**TEXT PASSAGE**
## BEGIN
# 1966 gto 389 voltage drain



## louie3888 (Oct 9, 2011)

Guys,

When I disconnect the negative terminal and put a test light between the battery and cable the light comes on. If I put a dc amp meter it shows 1.19 a being used. If I pull the regulator connector it drops to .20a which I can live with. Purchased a new acdelco VR and it came but it looked used and it still showed the same results. So I decided to try a cheap unit from the parts store and when I hooked that one up I got 4.4amps being used. So I was going to return the AC Delco unit since it looked used and try again. Any other ideas on what's going on?

Thx


----------



## 66tempestGT (Nov 28, 2009)

doesnt the power for the car go through the regulator? the big cable only powers the starter i think.


----------



## louie3888 (Oct 9, 2011)

I just used the negative cable and between the neg battery post to look for the amount of drain on the battery when off, if I pull the VR terminal then the drain goes away. I check everything in the car and pulled fuses and still a 1.19a drain. If I put a new VR cheap unit I get >4.00a drain on the system.


----------



## pontiac (Mar 6, 2011)

leave VR hooked up and disconnect battery lead on back of alternator, what do you get then? then after you measure that, then hook up battery lead back on and pull the two small wire plug on alternator, what do you measure?


----------



## louie3888 (Oct 9, 2011)

If I disconnect the battery cable from the alternator and then look for drain I then get 0.00 since I guess there is a second 8 gauge ring cable on the alternator that connects further down to a bunch of wires. If I put the battery cable back and pull the terminal wires off from the alternator and look for Drain I still show 1.19a of drain, guess since there is still 12v at the VR on the third terminal down still even after pulling the alternator cables. So I guess it gets feed by another power source as well.


----------



## louie3888 (Oct 9, 2011)

Guess can I try a new VR since the Delco I purchased came used. Out of ideas where the drain is coming from, and with putting a new cheap $20 unit and the showing a result of a 4 amp drain makes it even harder to think that it's somthing still on somewhere.
## END
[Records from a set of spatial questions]
## BEGIN
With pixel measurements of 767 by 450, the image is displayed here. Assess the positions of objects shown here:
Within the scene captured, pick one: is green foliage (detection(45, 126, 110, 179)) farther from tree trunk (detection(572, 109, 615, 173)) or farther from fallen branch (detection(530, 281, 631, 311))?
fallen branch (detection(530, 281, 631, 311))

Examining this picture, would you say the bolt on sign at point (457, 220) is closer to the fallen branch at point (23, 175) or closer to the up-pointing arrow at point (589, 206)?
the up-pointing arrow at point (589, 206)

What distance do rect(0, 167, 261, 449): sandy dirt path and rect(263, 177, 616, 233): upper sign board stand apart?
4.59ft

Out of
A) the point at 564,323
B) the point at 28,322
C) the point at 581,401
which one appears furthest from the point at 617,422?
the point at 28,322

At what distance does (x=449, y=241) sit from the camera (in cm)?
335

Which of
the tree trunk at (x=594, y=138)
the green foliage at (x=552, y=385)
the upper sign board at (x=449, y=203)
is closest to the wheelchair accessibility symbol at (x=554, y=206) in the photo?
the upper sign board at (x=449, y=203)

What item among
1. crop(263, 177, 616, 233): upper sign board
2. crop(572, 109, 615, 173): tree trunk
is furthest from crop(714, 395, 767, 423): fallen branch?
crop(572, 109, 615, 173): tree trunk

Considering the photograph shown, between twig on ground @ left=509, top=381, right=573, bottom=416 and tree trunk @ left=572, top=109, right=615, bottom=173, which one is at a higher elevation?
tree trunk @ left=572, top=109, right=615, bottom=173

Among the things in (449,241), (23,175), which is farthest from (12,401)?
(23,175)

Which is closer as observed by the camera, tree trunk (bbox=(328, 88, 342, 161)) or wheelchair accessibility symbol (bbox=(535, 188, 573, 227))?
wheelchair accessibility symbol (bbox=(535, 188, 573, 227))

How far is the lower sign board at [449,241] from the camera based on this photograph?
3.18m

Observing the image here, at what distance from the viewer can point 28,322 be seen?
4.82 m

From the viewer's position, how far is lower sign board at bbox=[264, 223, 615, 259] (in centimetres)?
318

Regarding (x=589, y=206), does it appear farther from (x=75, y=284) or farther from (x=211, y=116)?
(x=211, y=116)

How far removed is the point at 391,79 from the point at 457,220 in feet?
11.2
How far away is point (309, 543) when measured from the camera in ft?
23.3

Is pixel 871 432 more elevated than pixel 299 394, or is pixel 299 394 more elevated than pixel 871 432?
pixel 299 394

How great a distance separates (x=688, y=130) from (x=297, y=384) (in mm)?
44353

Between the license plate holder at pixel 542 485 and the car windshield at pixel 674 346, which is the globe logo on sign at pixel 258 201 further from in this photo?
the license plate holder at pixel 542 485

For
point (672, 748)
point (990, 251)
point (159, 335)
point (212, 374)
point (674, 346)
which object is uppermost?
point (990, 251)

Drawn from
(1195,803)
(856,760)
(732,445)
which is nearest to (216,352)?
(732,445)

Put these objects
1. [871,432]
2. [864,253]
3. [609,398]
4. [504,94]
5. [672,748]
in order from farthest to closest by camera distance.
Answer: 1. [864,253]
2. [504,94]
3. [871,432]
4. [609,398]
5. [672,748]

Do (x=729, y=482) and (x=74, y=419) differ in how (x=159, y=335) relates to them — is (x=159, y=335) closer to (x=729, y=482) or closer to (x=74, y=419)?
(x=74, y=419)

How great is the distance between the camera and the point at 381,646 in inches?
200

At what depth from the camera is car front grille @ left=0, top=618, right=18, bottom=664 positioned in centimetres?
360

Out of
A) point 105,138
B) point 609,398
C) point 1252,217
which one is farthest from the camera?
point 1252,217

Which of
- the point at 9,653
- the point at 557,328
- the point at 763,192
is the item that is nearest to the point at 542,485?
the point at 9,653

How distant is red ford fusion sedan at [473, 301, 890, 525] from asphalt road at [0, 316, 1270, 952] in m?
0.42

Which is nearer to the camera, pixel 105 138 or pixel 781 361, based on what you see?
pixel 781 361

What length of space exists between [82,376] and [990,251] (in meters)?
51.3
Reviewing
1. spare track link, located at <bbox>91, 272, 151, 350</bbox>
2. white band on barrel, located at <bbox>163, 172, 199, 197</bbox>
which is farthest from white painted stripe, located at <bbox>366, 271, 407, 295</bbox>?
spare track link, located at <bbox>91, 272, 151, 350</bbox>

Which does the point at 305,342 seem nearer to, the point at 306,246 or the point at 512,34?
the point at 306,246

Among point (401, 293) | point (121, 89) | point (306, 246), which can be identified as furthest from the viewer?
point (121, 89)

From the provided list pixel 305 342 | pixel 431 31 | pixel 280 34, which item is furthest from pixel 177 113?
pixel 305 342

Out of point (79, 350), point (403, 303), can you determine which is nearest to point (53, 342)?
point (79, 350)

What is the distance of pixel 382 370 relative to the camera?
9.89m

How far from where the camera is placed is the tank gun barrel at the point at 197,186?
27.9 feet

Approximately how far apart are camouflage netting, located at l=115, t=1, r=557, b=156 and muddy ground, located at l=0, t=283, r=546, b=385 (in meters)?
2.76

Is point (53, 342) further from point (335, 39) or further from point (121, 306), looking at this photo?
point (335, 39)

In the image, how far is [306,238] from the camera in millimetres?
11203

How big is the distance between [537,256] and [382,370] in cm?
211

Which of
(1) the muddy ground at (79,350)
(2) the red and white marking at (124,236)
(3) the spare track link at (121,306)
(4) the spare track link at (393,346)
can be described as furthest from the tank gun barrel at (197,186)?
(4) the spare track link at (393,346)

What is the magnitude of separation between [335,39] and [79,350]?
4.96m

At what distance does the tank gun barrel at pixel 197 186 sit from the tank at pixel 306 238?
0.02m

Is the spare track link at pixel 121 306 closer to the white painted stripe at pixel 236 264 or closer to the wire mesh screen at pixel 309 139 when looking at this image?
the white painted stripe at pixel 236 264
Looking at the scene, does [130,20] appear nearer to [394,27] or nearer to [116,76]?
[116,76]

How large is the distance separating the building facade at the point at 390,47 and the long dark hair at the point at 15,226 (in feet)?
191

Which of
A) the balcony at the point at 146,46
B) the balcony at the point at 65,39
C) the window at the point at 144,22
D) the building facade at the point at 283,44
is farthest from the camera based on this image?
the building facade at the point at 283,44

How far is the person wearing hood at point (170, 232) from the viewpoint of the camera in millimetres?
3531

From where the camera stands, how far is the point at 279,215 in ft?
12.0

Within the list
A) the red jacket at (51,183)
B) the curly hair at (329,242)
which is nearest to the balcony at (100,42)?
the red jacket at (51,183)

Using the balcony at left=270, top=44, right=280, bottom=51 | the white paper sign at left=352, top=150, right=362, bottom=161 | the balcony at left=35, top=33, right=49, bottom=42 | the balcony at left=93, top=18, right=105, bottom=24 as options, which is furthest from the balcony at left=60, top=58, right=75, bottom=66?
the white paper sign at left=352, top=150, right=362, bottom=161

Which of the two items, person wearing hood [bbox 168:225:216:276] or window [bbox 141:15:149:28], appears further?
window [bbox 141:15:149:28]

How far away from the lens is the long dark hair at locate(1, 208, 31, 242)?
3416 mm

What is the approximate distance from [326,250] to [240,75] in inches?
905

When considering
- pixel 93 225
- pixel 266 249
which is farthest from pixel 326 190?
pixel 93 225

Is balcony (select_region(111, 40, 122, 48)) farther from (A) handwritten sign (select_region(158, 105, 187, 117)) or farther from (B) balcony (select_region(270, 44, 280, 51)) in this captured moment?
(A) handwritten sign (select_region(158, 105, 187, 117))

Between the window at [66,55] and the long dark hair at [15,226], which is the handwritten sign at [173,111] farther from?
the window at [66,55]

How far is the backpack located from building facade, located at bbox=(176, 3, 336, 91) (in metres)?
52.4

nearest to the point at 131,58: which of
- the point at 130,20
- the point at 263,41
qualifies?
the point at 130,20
## END
**SET EXERCISE A**
Locate each line of the records containing the string "shown", with case counting, and copy those lines out.
**SET EXERCISE B**
Write the next part of the GTO voltage drain thread, picking up right after its final post.
The GTO voltage drain thread and the records have no connection to each other.

**RESULT A**
With pixel measurements of 767 by 450, the image is displayed here. Assess the positions of objects shown here:
Considering the photograph shown, between twig on ground @ left=509, top=381, right=573, bottom=416 and tree trunk @ left=572, top=109, right=615, bottom=173, which one is at a higher elevation?

**RESULT B**
----------



## Eric Animal (Oct 28, 2007)

Do you have any aftermarket accessories? Such as radio, CD player, etc.


----------



## pontiac (Mar 6, 2011)

bad alternator diodes, VR is fine. Change alternator.


----------



## louie3888 (Oct 9, 2011)

This is the second alternator and today input the new VR and still a 1.19 a draw. Pulled all fuses, check doors, dome light, wiper, radio and still drawing. I guess I can return the Delco alternator back to the dealer, is there a way to check if it's the diode?


----------



## louie3888 (Oct 9, 2011)

Problem fixed. Boy I'm a dumbass! Guess as a new owner you learn the hard way.


----------



## 66tempestGT (Nov 28, 2009)

key turned too far back? dont leave us hanging. glad you got it fixed. :cheers


----------



## louie3888 (Oct 9, 2011)

You are correct. Key was all the way to the left! Picked up on it when I was running a choke wire and testing with a test light and noticed all things where on with key position on off. Well shortly after I realized that was not off position. After I moved the key to the correct area meter read 0.08amps 

Lesson learned.


----------



## buish (Sep 17, 2011)

i think i have the same problem with it draining and my key all the way to the left also. i put it straight up as in the manual and will check again in the morning.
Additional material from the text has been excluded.